Rewrite the records below with "clock" changed to "timepiece" and everything else left as it is. Leave the pictures out of your answer.

Records from a dataset:
----

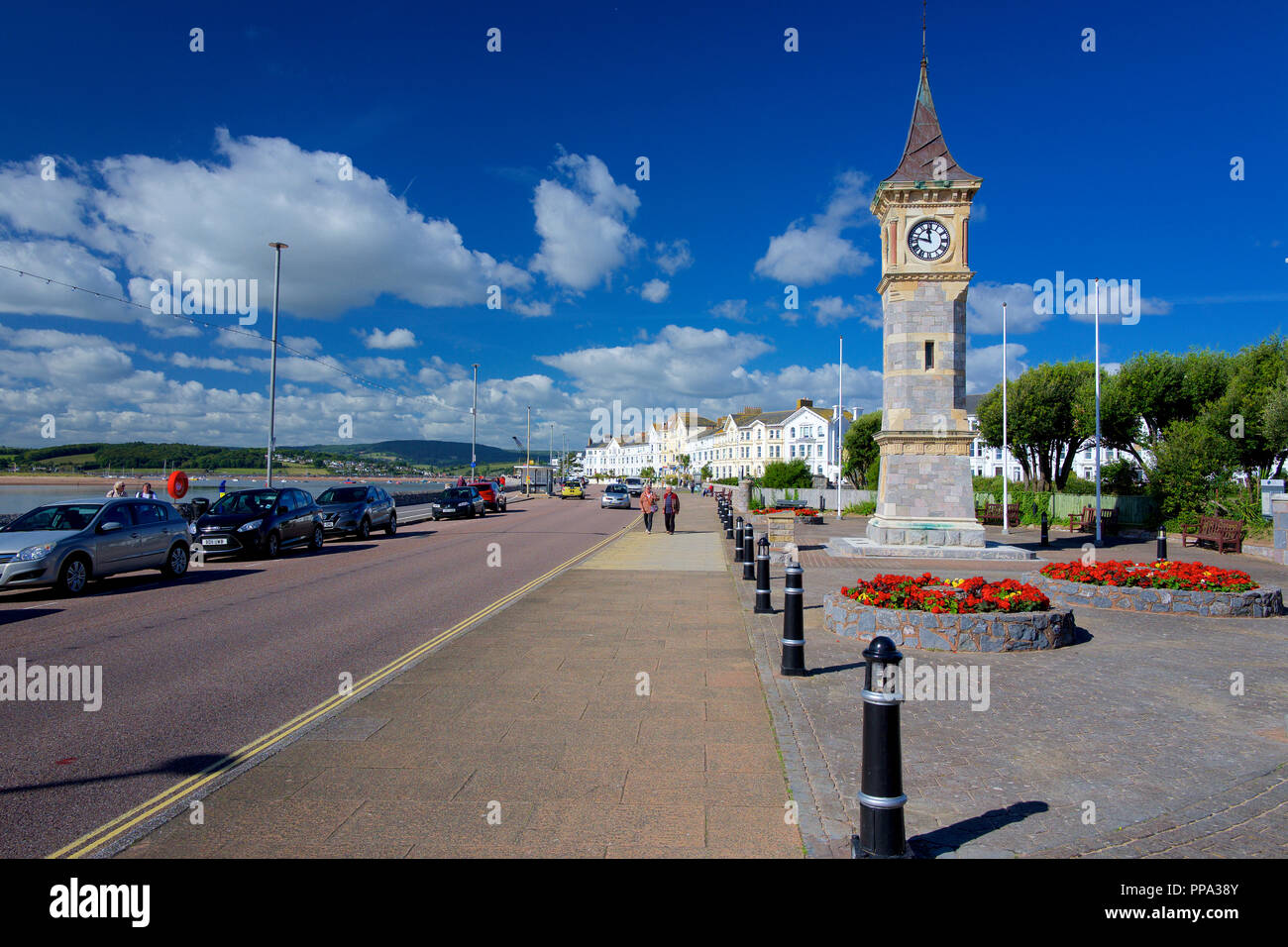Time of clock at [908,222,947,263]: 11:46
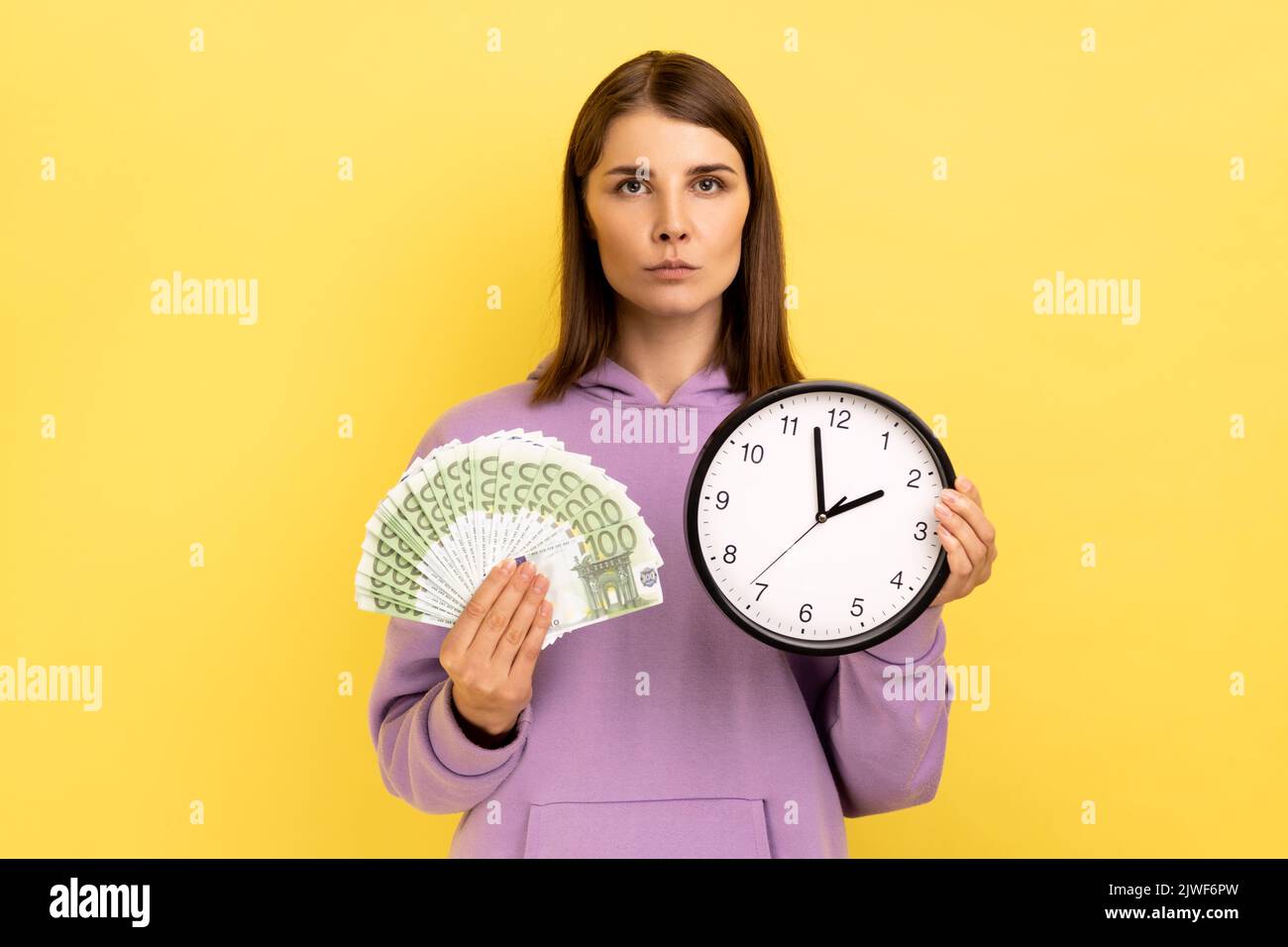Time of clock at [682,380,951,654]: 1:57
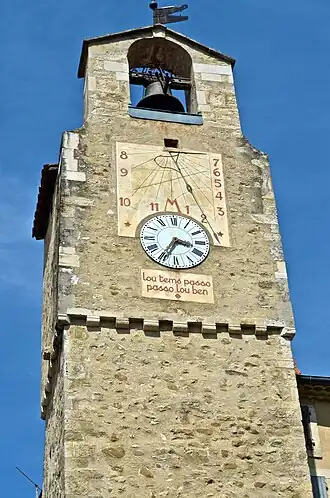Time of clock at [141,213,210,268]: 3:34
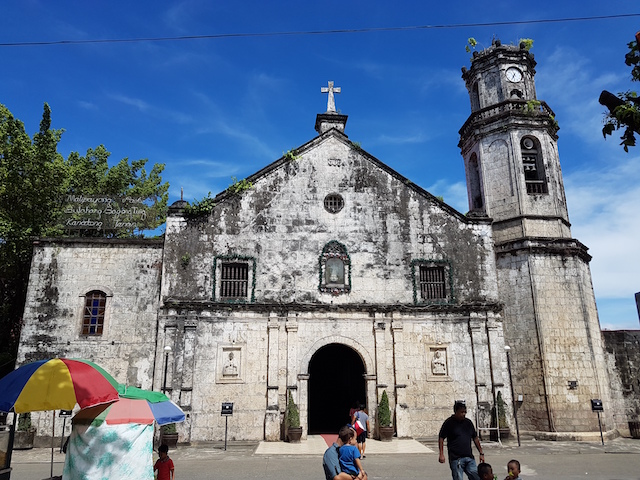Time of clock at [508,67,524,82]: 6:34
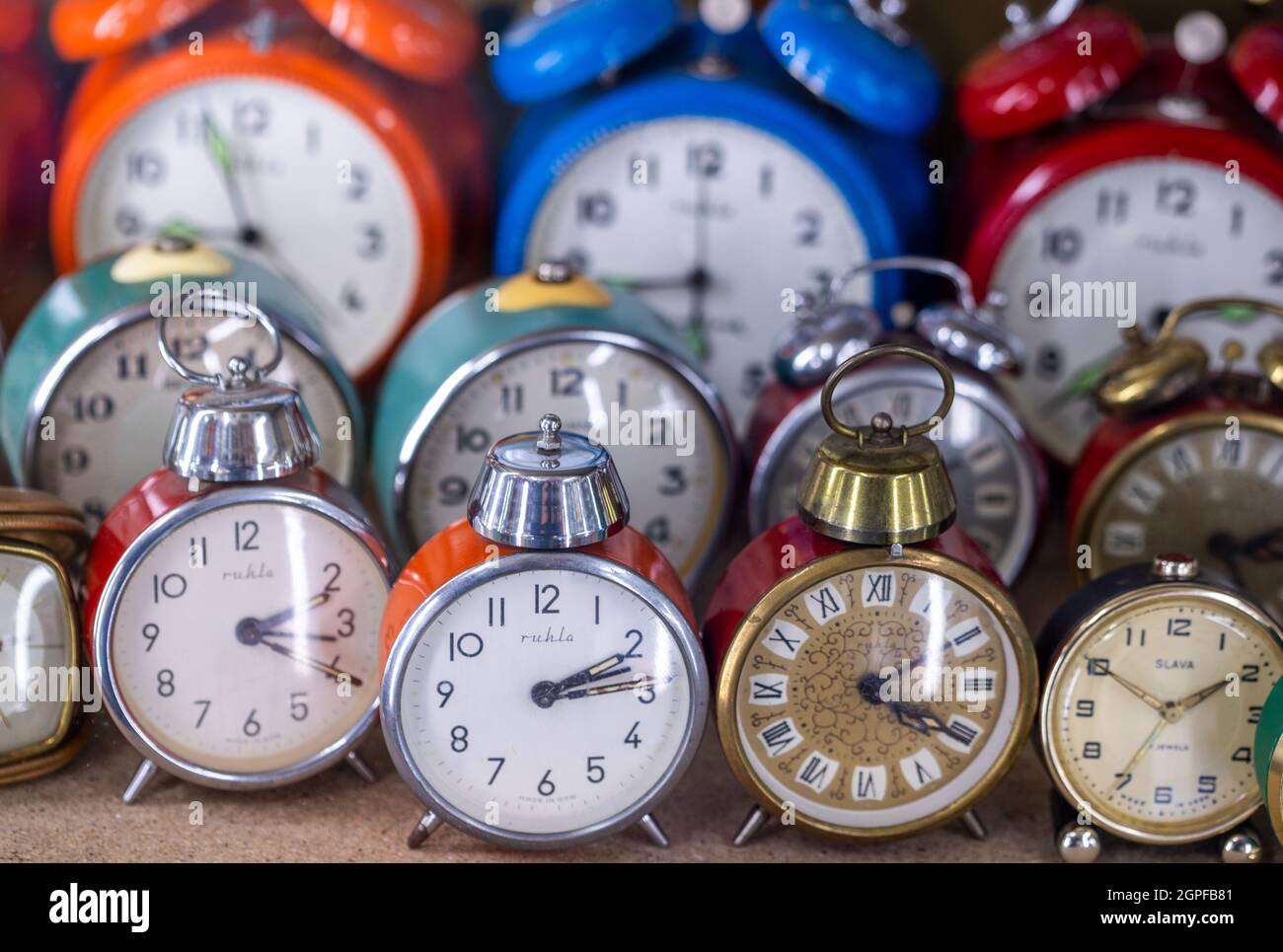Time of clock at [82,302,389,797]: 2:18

----

§ Solution for this exercise
Time of timepiece at [908,222,947,263]: 11:46
Time of timepiece at [682,380,951,654]: 1:57
Time of timepiece at [141,213,210,268]: 3:34
Time of timepiece at [508,67,524,82]: 6:34
Time of timepiece at [82,302,389,797]: 2:18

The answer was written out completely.